Extrait =>
Discours de clôture
Discours d’ouverture :
Éthique du soin politique
27 juin 2025, Dieulefit
Je vous salue avec une grande émotion. Une émotion qui naît de plusieurs sentiments contradictoires : l’enchantement de la rencontre et du partage, la joie de retrouver en France une lutte qui m’est chère, contre les politiques carcérales, mais aussi la colère et l’indignation face aux crimes des guerres pilotées par les grands pouvoirs criminels qui, dans l’impunité totale, se permettent de tuer, blesser, enfermer, déshumaniser.
Il y a quelques jours, une partie de ces responsables des grands malheurs de la planète s’est réunie à La Haye pour organiser les crimes, affiner les outils de contrôle et d’enfermement. Deux jours plus tard, à Dieulefit, commence notre réunion. Une rencontre festive, portée par le désir du partage et de la réflexion collective.
Et je me demande : sommes-nous en décalage avec le malheur du monde ? Alors que les guerres dévastent les vies, que tout semble sombrer ? Comment parler d »« appétits » quand la mort s’impose ? Quand les Gazaouis meurent en silence, au milieu des distributions alimentaires ? Quand le deuil et le respect nous appellent ? Quand l’envie d’agir, plus que jamais, nous habite au nom de la justice et de la vie ?

Données =>
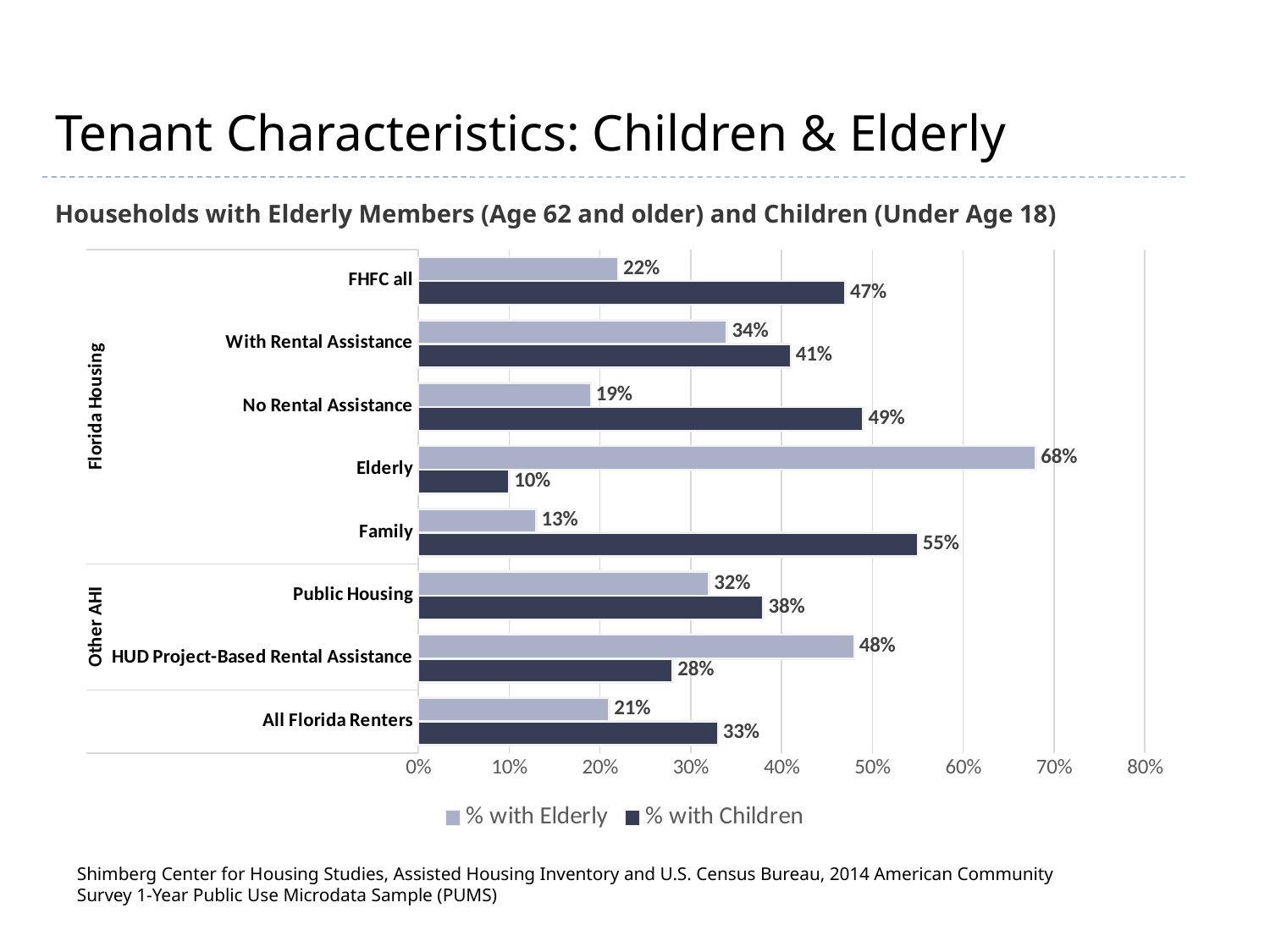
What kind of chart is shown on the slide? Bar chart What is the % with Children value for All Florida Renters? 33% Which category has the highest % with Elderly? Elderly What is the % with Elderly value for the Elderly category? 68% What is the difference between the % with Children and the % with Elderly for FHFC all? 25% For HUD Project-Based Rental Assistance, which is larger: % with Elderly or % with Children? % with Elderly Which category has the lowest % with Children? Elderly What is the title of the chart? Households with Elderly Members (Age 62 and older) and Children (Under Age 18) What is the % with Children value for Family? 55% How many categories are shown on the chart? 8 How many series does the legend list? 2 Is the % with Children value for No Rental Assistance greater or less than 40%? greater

Consignes =>
A. Recopiez le passage du discours sur l'éthique du soin politique qui va de « Et je me demande » jusqu'à « de la vie ? ».
B. Poursuivez le discours sur l'éthique du soin politique à la suite de sa dernière phrase.

Corrigé =>
A.
Et je me demande : sommes-nous en décalage avec le malheur du monde ? Alors que les guerres dévastent les vies, que tout semble sombrer ? Comment parler d »« appétits » quand la mort s’impose ? Quand les Gazaouis meurent en silence, au milieu des distributions alimentaires ? Quand le deuil et le respect nous appellent ? Quand l’envie d’agir, plus que jamais, nous habite au nom de la justice et de la vie ?

B.
Nous sommes ici pour échanger, partager, nous rencontrer. Car nous savons que pour transformer cette histoire injuste et violente, imposée par la pieuvre des pouvoirs imbriqués, il nous faut articuler les luttes — politiques, sociales, artistiques, réflexives — sans en sacrifier aucune.
Si nous ne réalisons pas des actions percutantes qui dépassent la protestation, si nous restons dans les applaudissements et l’autosatisfaction, nous ne pourrons jamais mettre fin aux atrocités actuelles. Ces actions exigent du courage, mais aussi une grande concentration, un engagement sincère, une vision lucide, et une forte capacité d’alliance. Si nous voulons ouvrir des chemins nouveaux, il nous faut aussi autonomiser notre pensée, approfondir nos analyses, les nourrir par diverses formes d’expression, réunir les multiples intelligences. Car comme le disait Hannah Arendt, on ne crée pas de miracles en laissant le pouvoir définir notre agenda.
Ce n’est pas facile d’agir dans l’urgence tout en prenant le temps de penser. Et pourtant, ces deux mouvements doivent coexister, s’articuler, se nourrir.
C’est pourquoi je suis si émue d’ouvrir cette cinquième édition des Rencontres Concertina, qui s’inscrivent dans les longues luttes contre les logiques d’enfermement, en croisant résistances militantes, création artistique et réflexion sur les droits des personnes privées de liberté. À partir de ces lieux d’enfermement, nous allons prendre le temps de penser ensemble, pour mieux saisir les dispositifs de pouvoir qui nous entourent, mais aussi pour arroser, nourrir, embellir le monde poétique que nous bâtissons depuis si longtemps.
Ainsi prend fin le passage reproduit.